Стоило мне оказаться в комнате, пистолет Пистона занял исходную позицию. Бляшка попытался сделать то же самое, потому что ветчину уже дохавал. Но босс не дал ему сделать этого, остановив грозным рыком:
— Куда?!
Бляшка молча продемонстрировал ему пустую вилку, но был жестоко разочарован бессердечием начальства, заявившего:
— Нехрен! Сейчас моя очередь. Стой пока здесь, паси этого ублюдка, чтобы он чего не отколол. А я пойду кофейка хряпну. Что-то аппетит разыгрался. От нервов, наверное.
И ушел. Бляшка остался стоять в проходе, тупо поглядывая то на пустую вилку, то на меня. При этом я с трудом подавлял в себе навязчивое желание напомнить ему, что я, собственно, не ветчина, хоть тоже сделан из мяса.
Пистон отсутствовал минуты три, а когда появился, то выглядел уже куда более благодушно. Видимо, причина была в том, что в правой руке он держал чашку с дымящимся кофе, а в левой — бутерброд.

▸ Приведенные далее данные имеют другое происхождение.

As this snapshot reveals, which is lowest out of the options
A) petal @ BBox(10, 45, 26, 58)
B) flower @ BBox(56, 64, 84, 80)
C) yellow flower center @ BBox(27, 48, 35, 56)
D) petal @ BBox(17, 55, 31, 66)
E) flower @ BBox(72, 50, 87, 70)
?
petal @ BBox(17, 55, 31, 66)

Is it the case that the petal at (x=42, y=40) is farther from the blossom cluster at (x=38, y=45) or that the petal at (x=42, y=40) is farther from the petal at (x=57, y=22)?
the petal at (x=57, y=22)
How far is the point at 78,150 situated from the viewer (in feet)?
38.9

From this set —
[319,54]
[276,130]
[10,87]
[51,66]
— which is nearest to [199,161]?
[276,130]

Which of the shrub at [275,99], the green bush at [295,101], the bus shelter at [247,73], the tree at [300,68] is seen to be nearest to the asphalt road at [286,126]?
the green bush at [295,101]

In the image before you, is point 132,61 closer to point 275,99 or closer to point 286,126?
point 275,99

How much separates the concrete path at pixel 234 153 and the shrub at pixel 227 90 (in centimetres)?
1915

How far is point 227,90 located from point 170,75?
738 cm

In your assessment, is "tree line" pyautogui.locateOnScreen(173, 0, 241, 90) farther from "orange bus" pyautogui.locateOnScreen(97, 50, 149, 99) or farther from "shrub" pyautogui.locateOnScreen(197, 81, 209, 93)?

Однако благодушие было далеко не всеобъемлющим. На меня, во всяком случае, оно не распространялось. Такое заключение я сделал после серьезного тычка в грудь, в результате которого был вынужден занять сидячее положение на диване.
— А теперь расскажи мне, фраер, чего ты наплел моим пацанам, раз они мне войну объявили? — спросил Пистон и впился зубами в бутерброд.
— Ничего я им не плел, — сказал я. А что еще мог сказать? — А они что, войну тебе объявили?